• **Input records**

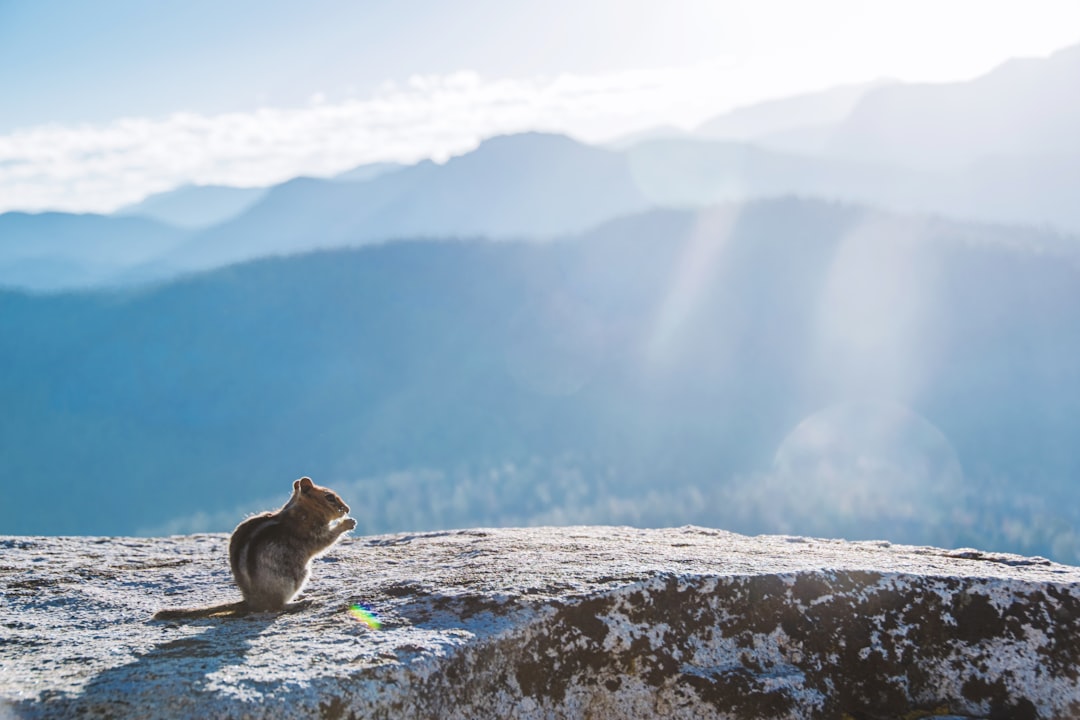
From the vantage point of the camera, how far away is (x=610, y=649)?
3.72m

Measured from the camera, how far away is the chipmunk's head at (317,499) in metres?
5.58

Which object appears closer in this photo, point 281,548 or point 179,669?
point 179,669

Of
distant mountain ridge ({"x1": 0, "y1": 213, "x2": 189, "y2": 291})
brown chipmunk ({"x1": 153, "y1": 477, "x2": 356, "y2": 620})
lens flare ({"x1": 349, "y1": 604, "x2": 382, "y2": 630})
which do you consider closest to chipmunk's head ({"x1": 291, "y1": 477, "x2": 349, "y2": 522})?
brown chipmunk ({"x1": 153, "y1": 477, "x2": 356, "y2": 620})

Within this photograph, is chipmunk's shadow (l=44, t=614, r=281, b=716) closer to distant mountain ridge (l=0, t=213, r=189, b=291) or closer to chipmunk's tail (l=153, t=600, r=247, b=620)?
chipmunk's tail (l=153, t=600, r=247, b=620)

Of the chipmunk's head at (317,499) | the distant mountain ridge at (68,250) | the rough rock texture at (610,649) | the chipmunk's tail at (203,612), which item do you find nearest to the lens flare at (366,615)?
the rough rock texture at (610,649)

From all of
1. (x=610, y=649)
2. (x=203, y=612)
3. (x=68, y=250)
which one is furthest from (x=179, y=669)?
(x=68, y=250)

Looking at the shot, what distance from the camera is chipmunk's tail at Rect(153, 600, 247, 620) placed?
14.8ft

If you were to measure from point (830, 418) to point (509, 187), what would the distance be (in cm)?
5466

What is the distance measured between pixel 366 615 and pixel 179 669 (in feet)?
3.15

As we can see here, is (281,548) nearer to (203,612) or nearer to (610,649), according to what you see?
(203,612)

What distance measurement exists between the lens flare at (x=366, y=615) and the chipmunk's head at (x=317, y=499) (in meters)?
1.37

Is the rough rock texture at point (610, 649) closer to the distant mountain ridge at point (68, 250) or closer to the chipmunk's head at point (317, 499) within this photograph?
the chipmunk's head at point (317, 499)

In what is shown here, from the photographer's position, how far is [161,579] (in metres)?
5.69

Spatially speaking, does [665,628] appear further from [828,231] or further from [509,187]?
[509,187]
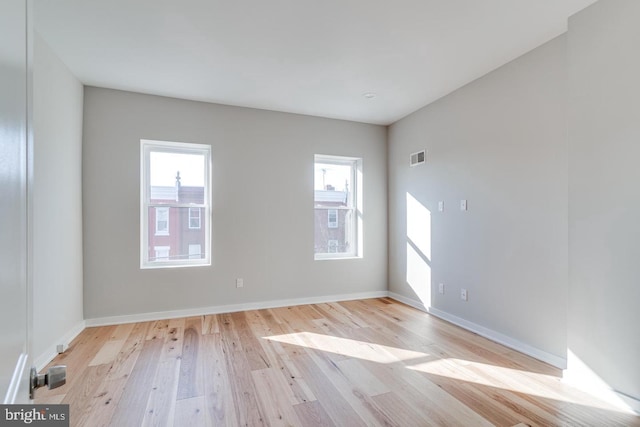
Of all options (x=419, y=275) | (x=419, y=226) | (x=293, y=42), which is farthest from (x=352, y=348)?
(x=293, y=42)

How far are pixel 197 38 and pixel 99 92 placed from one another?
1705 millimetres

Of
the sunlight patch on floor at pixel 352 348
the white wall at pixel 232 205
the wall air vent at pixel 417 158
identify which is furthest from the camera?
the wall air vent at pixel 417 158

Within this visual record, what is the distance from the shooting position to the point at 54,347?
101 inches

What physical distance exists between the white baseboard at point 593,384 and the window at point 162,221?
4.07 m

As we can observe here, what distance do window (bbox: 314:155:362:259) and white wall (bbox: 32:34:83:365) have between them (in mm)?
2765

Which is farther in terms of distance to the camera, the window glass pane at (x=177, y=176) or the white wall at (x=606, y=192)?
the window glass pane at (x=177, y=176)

• **To be done**
Restate the records above in full, word for word. Keep pictures out.

• **Reply to the task**
From the vantage point of the camera, how far away is (x=610, y=649)?
3.72m

Measured from the camera, how far away is the chipmunk's head at (317,499) in metres?
5.58

Which object appears closer in this photo, point 281,548 or point 179,669?
point 179,669

Of
distant mountain ridge ({"x1": 0, "y1": 213, "x2": 189, "y2": 291})
brown chipmunk ({"x1": 153, "y1": 477, "x2": 356, "y2": 620})
lens flare ({"x1": 349, "y1": 604, "x2": 382, "y2": 630})
which do you consider closest to chipmunk's head ({"x1": 291, "y1": 477, "x2": 349, "y2": 522})?
brown chipmunk ({"x1": 153, "y1": 477, "x2": 356, "y2": 620})

Within this photograph, is chipmunk's shadow (l=44, t=614, r=281, b=716) closer to distant mountain ridge (l=0, t=213, r=189, b=291) or closer to chipmunk's tail (l=153, t=600, r=247, b=620)?
chipmunk's tail (l=153, t=600, r=247, b=620)

Of the chipmunk's head at (317,499) | the distant mountain ridge at (68,250) | the rough rock texture at (610,649) | the chipmunk's tail at (203,612), which item do you find nearest to the lens flare at (366,615)?
the rough rock texture at (610,649)

From all of
1. (x=610, y=649)
2. (x=203, y=612)
3. (x=68, y=250)
which one is furthest from (x=179, y=669)?
(x=68, y=250)

Looking at the shot, what distance from the camera is chipmunk's tail at Rect(153, 600, 247, 620) placed?
14.8ft

If you were to measure from point (830, 418) to point (509, 187), what would the distance be (in cm)?
5466

What is the distance measured between pixel 366 615 and pixel 179 669 (in feet)?
3.15

As we can see here, is (281,548) nearer to (203,612) or nearer to (610,649), according to what you see?
(203,612)

What distance measurement exists between the lens flare at (x=366, y=615) and the chipmunk's head at (x=317, y=499) (in meters)?
1.37

Is the rough rock texture at point (610, 649) closer to the distant mountain ridge at point (68, 250) or closer to the chipmunk's head at point (317, 499) within this photograph?
the chipmunk's head at point (317, 499)

In what is shown here, from the photographer's position, how far is [161,579] (in metres)?
5.69

Spatially speaking, does [665,628] appear further from [828,231] or further from [509,187]?
[509,187]
Of all options (x=419, y=275) | (x=419, y=226) | (x=293, y=42), which is farthest from (x=352, y=348)?
(x=293, y=42)

How far are pixel 197 38 and pixel 99 92 placed from one another?
1705 millimetres

Of
the sunlight patch on floor at pixel 352 348
the white wall at pixel 232 205
the wall air vent at pixel 417 158
identify which is furthest from the camera?
the wall air vent at pixel 417 158

Within this visual record, what is the distance from the shooting position to the point at 54,347?
101 inches

What physical distance exists between the white baseboard at point 593,384 and the window at point 162,221?
4.07 m

As we can observe here, what distance do window (bbox: 314:155:362:259) and white wall (bbox: 32:34:83:365) have between them (in mm)?
2765

Which is farther in terms of distance to the camera, the window glass pane at (x=177, y=176) or the white wall at (x=606, y=192)?
the window glass pane at (x=177, y=176)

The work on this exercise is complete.